Postscript
Counteract
Patrick Marnham
Welcome to 1981, a year of Census, 'And there went out a decree from Mrs Caesar that all the world should be enrolled, and all went to enrol themselves, everyone to his own city, and when they had come into their own front halls they found a long list of bloody silly questions that had to be answered in permanent ink on pain of pain. And there was no end to the numbers that Mrs Caesar could extract from the mountain of bloody silly answers when it was all gathered in. And legions were employed for a further decade in this work.'
The instinctive struggle between the naturally numerate and the naturally literate, which can be viewed in miniature every year as a new generation endures its first week at school, is no longer carried on with its ancient vigour. The numerate have all but won. But the literate, an unhappy and increasingly tongue-tied minority, can still dream. They dream of the days when the world was run by words rather than figures; that felicitous era when populations starved to death and drew inspiration from the yitamin-deficient visions of 5 st 3 lb mystics. And the literate have a hero, Popeye the Sailorman.

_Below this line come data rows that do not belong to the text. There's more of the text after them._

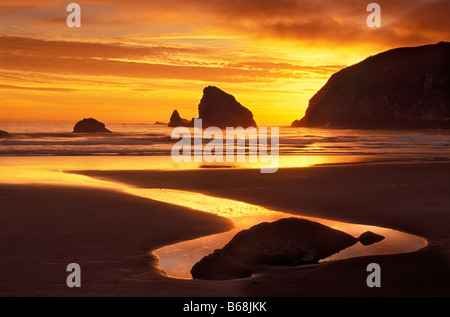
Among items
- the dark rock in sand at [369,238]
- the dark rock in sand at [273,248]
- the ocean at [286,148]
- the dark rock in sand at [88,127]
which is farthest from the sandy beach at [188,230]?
the dark rock in sand at [88,127]

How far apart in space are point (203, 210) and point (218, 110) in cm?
13769

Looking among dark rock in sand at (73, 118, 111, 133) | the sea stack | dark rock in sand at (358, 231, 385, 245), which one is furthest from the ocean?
A: the sea stack

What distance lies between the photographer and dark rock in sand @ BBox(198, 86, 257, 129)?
145 m

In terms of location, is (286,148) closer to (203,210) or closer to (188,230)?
(203,210)

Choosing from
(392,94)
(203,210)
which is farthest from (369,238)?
(392,94)

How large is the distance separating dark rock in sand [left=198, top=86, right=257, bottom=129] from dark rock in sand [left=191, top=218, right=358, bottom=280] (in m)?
136

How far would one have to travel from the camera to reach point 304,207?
10328 mm

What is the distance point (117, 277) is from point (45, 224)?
3283 millimetres

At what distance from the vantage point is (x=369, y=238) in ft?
23.4

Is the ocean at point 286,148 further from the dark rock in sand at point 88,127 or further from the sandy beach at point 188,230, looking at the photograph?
the dark rock in sand at point 88,127

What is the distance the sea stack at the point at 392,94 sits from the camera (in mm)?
126438

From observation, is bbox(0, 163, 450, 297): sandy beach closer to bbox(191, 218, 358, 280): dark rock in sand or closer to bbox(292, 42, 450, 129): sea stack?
bbox(191, 218, 358, 280): dark rock in sand
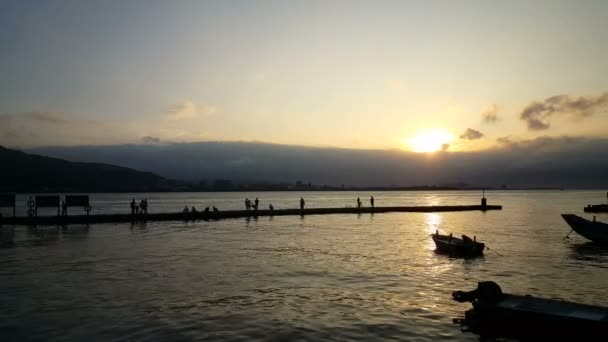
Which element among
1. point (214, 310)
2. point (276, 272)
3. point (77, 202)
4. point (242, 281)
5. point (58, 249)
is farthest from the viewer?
point (77, 202)

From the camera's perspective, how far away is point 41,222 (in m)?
56.1

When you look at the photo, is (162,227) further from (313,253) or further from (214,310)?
(214,310)

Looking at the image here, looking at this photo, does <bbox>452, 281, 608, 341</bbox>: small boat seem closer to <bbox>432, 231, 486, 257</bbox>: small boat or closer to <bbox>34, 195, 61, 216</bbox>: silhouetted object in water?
<bbox>432, 231, 486, 257</bbox>: small boat

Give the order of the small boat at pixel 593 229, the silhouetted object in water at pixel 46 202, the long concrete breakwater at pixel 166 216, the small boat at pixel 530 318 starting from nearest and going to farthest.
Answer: the small boat at pixel 530 318
the small boat at pixel 593 229
the silhouetted object in water at pixel 46 202
the long concrete breakwater at pixel 166 216

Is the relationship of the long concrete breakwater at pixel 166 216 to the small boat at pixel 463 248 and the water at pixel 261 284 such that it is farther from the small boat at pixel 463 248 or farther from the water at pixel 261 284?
the small boat at pixel 463 248

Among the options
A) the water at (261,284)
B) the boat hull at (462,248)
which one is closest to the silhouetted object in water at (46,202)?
the water at (261,284)

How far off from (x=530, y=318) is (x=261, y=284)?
40.5ft

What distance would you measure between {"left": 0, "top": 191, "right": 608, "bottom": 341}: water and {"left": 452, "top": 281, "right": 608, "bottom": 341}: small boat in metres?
0.96

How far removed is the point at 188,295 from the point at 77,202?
1788 inches

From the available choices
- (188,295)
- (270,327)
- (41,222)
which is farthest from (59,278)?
(41,222)

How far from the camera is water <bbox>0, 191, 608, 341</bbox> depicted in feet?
51.0

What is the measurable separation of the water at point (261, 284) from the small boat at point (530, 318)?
37.6 inches

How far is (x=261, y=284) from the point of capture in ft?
73.7

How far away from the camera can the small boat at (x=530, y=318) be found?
43.7ft
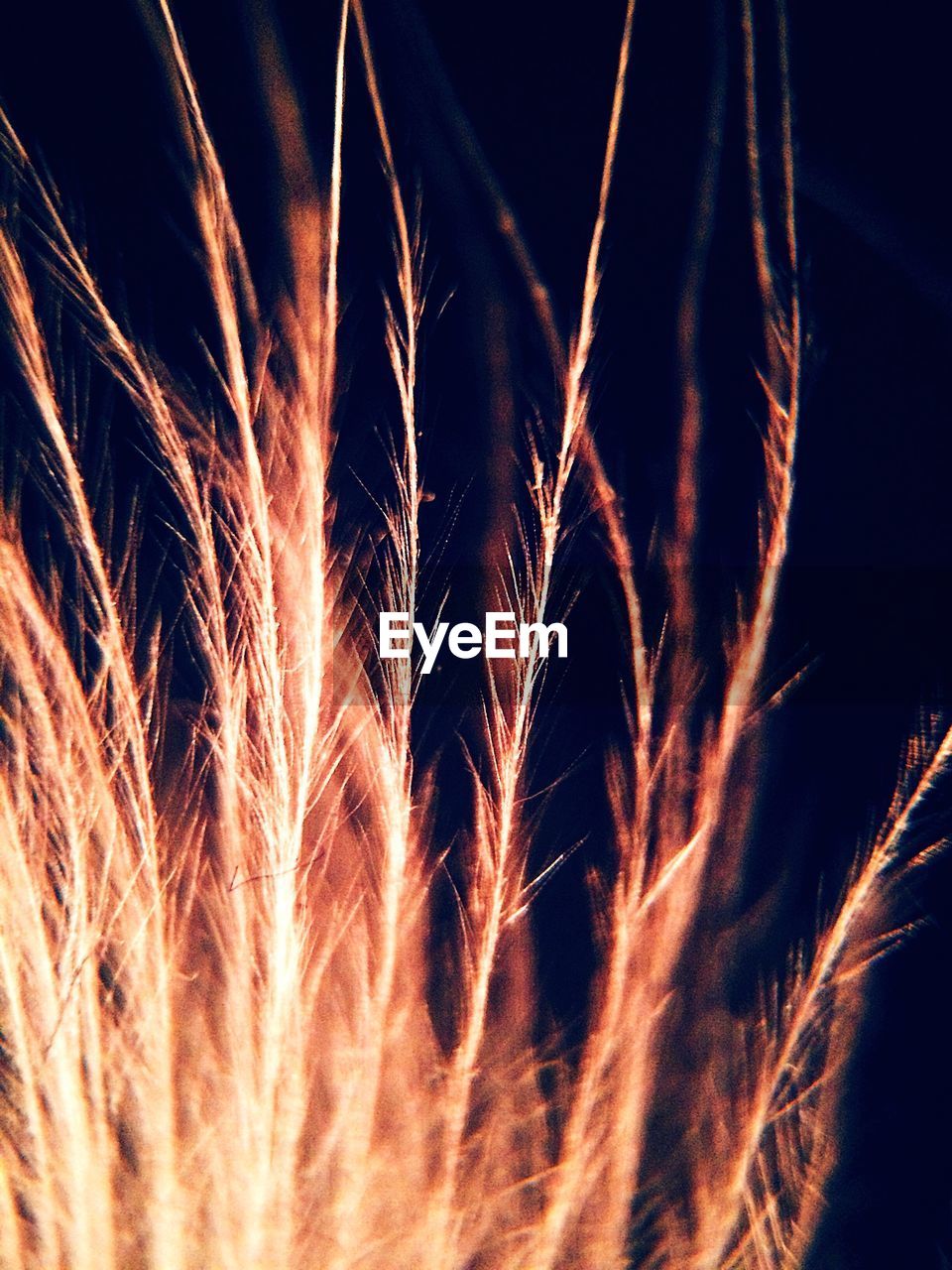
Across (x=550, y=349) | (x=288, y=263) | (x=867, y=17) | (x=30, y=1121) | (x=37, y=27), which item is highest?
(x=37, y=27)

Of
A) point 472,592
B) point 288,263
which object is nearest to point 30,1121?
point 472,592

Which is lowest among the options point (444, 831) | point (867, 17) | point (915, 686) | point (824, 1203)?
point (824, 1203)

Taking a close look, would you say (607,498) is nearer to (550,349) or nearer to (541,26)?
(550,349)

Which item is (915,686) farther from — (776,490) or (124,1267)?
(124,1267)

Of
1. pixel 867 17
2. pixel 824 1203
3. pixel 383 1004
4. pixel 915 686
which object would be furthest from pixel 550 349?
pixel 824 1203

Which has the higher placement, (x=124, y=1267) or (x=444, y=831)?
(x=444, y=831)

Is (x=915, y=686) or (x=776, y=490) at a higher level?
(x=776, y=490)
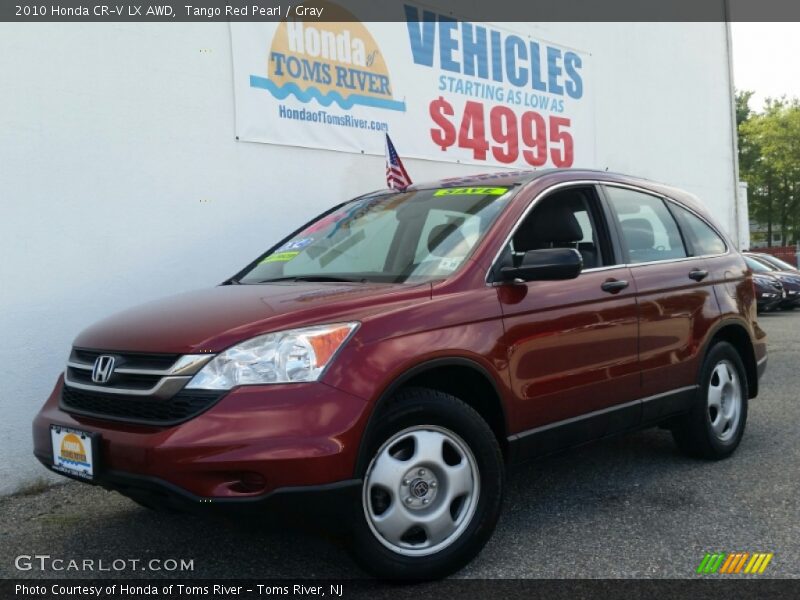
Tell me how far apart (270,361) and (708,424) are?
299cm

Popeye was, still is, an international cartoon celebrity whose particular accomplishment was eating cans of spinach. He was presumably dreamt up by the US spinach growers association, eager to increase sales and relying on the fact that spinach contained ten times as much iron as any other green vegetable. Eat iron and you grew Popeye-type muscles, beat up other larger sailors and won that girl with the permanently dripping nose called Olive Oyl. The benefits of boiled spinach were reputedly passed to spinach water, the greenstained residue of the cooking process, which the wiser Hausfrau was advised to use as the basis for a specially nutritious stock. You can buy cook books carrying this tip to this day in most branches of W.H. Smith. No doubt all over Europe and North America women are saving their slimy spinach water and using it for stock, and all to no benefit.
Because it has recently been discovered that spinach does not, after all, contain an undue proportion of iron. The tests establishing this 'fact' were made early in the century and were so authoritative that they became the basis for nutritional guidance 'through all the world'. Then, a few years ago, some busybody researcher with nothing better to do, noticed how old the research was and decided to repeat the analysis. Everything was correct, with a single exception. The figures for the iron content of spinach were multiplied by ten. A decimal point had, it seemed, been misplaced at the time of first publication and the myth had grown from there. Popeye was therefore a completely misleading character. Whatever it was that was pushing up those muscles it was certainly not the spinach. Popeye stood as the representative of numerate truth and he was a deceiver. To the world's in numerates he is a portent of a more hopeful future, Pending this happier time, innumerates who have read the entire newspaper only to find that they are still waiting to see the doctor are recommended to read it again, this time deleting all the numbers from the news stories of the day, and all superlatives — which are numbers masquerading as words. If the numberless remnants of the news story still make sense they will not be news, they may not be history but they are almost guaranteed to be worth printing. So, 'Customs officials made their biggest haul when they seized 10 tons of cannabis, including a ton-and-a-half washed ashore after being dumped at sea by smugglers. It was part of a 15-ton consignment of which some 3 to 31/2 tons had been sold for more than £2 million' becomes — 'A large haul of cannabis was seized in Inverness', a fair summary of the interest of the story. Or we have, '6 per cent of women say they faced sexual blackmail at work'. Obvious rubbish, rumour masquerading as scientific fact. Remove the figure and you have a statement of the obvious. The casting couch is not restricted to Hollywood. But with the addition of the magic 6 per cent the • European Commission will doubtless be drawing up some sort of Code of Management Conduct'. Well, they have to spend the money on something.
Drunken illiterates should be encouraged to line up with innumerates if they read the gibberish which is made of the National Council on Alcoholism's Guide on Problem Drinking once the figures are removed. It would seem that there are 740,000 heavy drinkers in Britain, although 1 am sure that I personally know many more than that. Some of them 'become merry without being aware of what they are doing'. Tragic. Unless we do something about our drinking habits as a nation, 'we could go the way of France'. (Good. I am willing to bet that most of the men who built Chartres Cathedral were frequently merry without analysing exactly what they were doing.) 'Alcoholrelated problems cost the country £500 million a year'. Money well spent; and what about the amount of money saved every year by the healing consumption of alcohol?
It is probably fair to say that in 83.25 per cent of cases officious bodies which are hopelessly over-equipped with blank forms and loaded calculators are producing 300 million miles of misleading and inaccurate figures every third week which are solely intended to increase their powers of interference over our capacity to enjoy ourselves. It is high time they were stopped. If they cannot be stopped we can at least drink enough seasonal fluids tO make their figures run all over the page at a surprising rate of knots.